Samsung UN55B7000 LCD HDTV HT Labs Measures
Full-On/Full-Off Contrast Ratio: 15,715:1
All the measurements here were taken in the Movie mode, adjusted for the most accurate picture. The Contrast was set to 85, the Brightness to 47, the Backlight to 3 (out of 10) and the Gamma to 0. The Energy Saving control was on Low.
The full-on/full-off contrast ratio, sometimes referred to as the peak contrast ratio, sequential contrast ratio, or dynamic range, is superb for an LCD. The set is capable of dramatically higher brightness (72.6 foot-lamberts in the factory Dynamic mode and 52 ft-L in the factory Stan- dard mode—in each case with a black level that still hovered around that impressive 0.002 ft-L), but you really won’t need it. The picture looked best in its calibrated Movie mode.
The Color Tracking charts below show how well a display adheres to the D65 standard white point; the tighter the overlap of the three primary colors, the nearer the result is to D65. Both charts were taken in the Warm2 Color Tone setting. The pre-calibration result in this sample is exceptionally good. It’s a bit better post calibration, but there wasn’t much room for improvement.

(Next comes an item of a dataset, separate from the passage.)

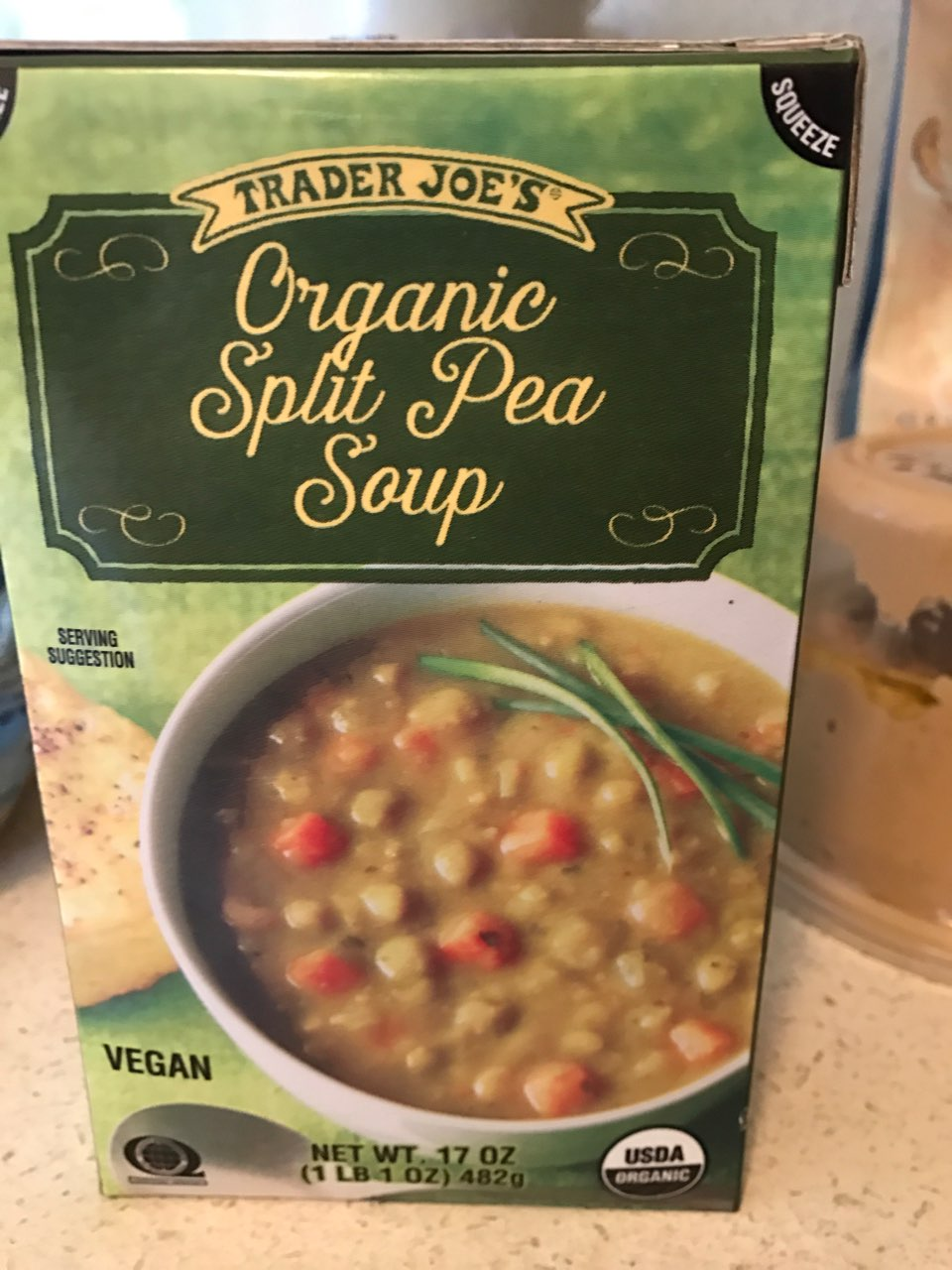 Premise Indicator Words: Trader Joe's Organic Split Pea Soup: Calories, Nutrition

As seen in the CIE chart at left, taken in the Color Space Auto mode, Samsung deserves a medal for providing an accurate Rec.709 color gamut out of the gate, in a market where pumped-up color gamuts are common. The brightness levels of the individual colors were a bit off from standard values (not visible in the chart). Green was a little too intense, and blue and red were a bit short of the desired brightness. But the deviations were not enough to impact the color quality in any obvious way. I tried calibrating the Custom Color Space mode, but the result was arguably no better—in fact, it was worse in some ways—and it was far more tedious to accomplish with the needed calibration tools.
The Samsung’s luma (black and white) and chroma (color) resolution were outstanding in 1080i (measured in both HDMI and component) and 1080p (measured in HDMI). The 720p resolution was good in HDMI but only fair in component. The 480i resolution was excellent in HDMI and good in component. In all cases, the Samsung’s response extended up to the maximum test burst frequencies for each resolution (37.1 megahertz for HD). The only difference between the excellent, good, and fair ratings was the increasing degree of visible rolloff at the highest burst frequency.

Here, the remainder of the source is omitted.